Bill Evans : Portrait de l'artiste au piano

Enrico Pieranunzi

par Sophie Chambon le 29/12/2004

Note: 9.0    

Collection Birdland dirigée par Christian Tarting.
Postface de Marc Johnson. Avant-dire d'Ira Gitler.
Titre original : "Bill Evans, rittrato d'artista con pianoforte" - Traduit de l'italien par Danielle Robert.

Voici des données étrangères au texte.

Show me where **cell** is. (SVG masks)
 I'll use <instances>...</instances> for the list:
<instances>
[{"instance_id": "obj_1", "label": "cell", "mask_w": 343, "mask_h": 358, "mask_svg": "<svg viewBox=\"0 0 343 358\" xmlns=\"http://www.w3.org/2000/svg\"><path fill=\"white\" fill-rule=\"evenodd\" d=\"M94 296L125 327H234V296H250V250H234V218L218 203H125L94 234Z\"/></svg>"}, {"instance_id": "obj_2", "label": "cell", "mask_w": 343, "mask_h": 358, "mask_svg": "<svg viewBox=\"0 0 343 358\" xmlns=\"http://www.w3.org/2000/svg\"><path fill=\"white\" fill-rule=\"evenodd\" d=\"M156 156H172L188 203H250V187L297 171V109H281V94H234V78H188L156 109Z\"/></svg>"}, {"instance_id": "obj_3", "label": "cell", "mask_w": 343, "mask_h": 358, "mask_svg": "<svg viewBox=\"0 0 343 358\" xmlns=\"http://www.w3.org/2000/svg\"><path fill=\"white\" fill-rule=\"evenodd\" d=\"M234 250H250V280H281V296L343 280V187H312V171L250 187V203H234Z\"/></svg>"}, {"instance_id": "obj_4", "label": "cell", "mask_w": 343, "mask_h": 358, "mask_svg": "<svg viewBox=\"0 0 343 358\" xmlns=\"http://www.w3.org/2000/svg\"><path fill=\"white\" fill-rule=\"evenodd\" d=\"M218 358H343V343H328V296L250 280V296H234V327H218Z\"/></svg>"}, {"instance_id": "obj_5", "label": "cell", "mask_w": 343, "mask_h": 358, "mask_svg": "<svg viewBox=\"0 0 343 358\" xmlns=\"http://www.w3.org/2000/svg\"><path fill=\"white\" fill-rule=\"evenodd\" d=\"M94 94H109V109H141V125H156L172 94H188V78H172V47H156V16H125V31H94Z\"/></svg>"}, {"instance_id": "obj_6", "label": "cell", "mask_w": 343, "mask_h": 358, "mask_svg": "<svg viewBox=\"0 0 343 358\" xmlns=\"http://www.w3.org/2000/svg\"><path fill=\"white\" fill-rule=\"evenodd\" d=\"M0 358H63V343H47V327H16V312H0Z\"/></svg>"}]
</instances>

L'essai biographique sur Bill Evans d'Enrico Pieranunzi se présente comme un miroir de la musique du pianiste : dans ce "Portrait de l'artiste au piano", chaque chapitre, dans le respect de la chronologie, adopte un titre de chanson ou de composition de Bill Evans et correspond à l'exacte traduction d'un épisode de sa vie. Ce qui permet au lecteur de suivre l'évolution d'un être qui allait réussir à raconter en musique son tourment existentiel. Des premiers chapitres "Very early", où il est question de l'enfance studieuse, des années d'apprentissage, de l'influence déterminante de son frère aîné Harry, ou "Waltz for Debby" (ses premiers engagements) à la collaboration fructueuse avec Miles Davis ("Blue in green"), la formation d'un premier trio historique qui ne durera que trois ans, la poursuite plus ou moins erratique toujours en leader jusqu'à la conclusion d'une histoire bouleversante, "Your story" qui s'achève sur un être désespéré, hanté par le suicide de ses proches. A cet égard, le sublime "You must believe in spring", album posthume, enregistré en août 1977, est emblématique de cet engagement : sa musique est devenue le symbole même d'une introversion douloureuse et sans concession.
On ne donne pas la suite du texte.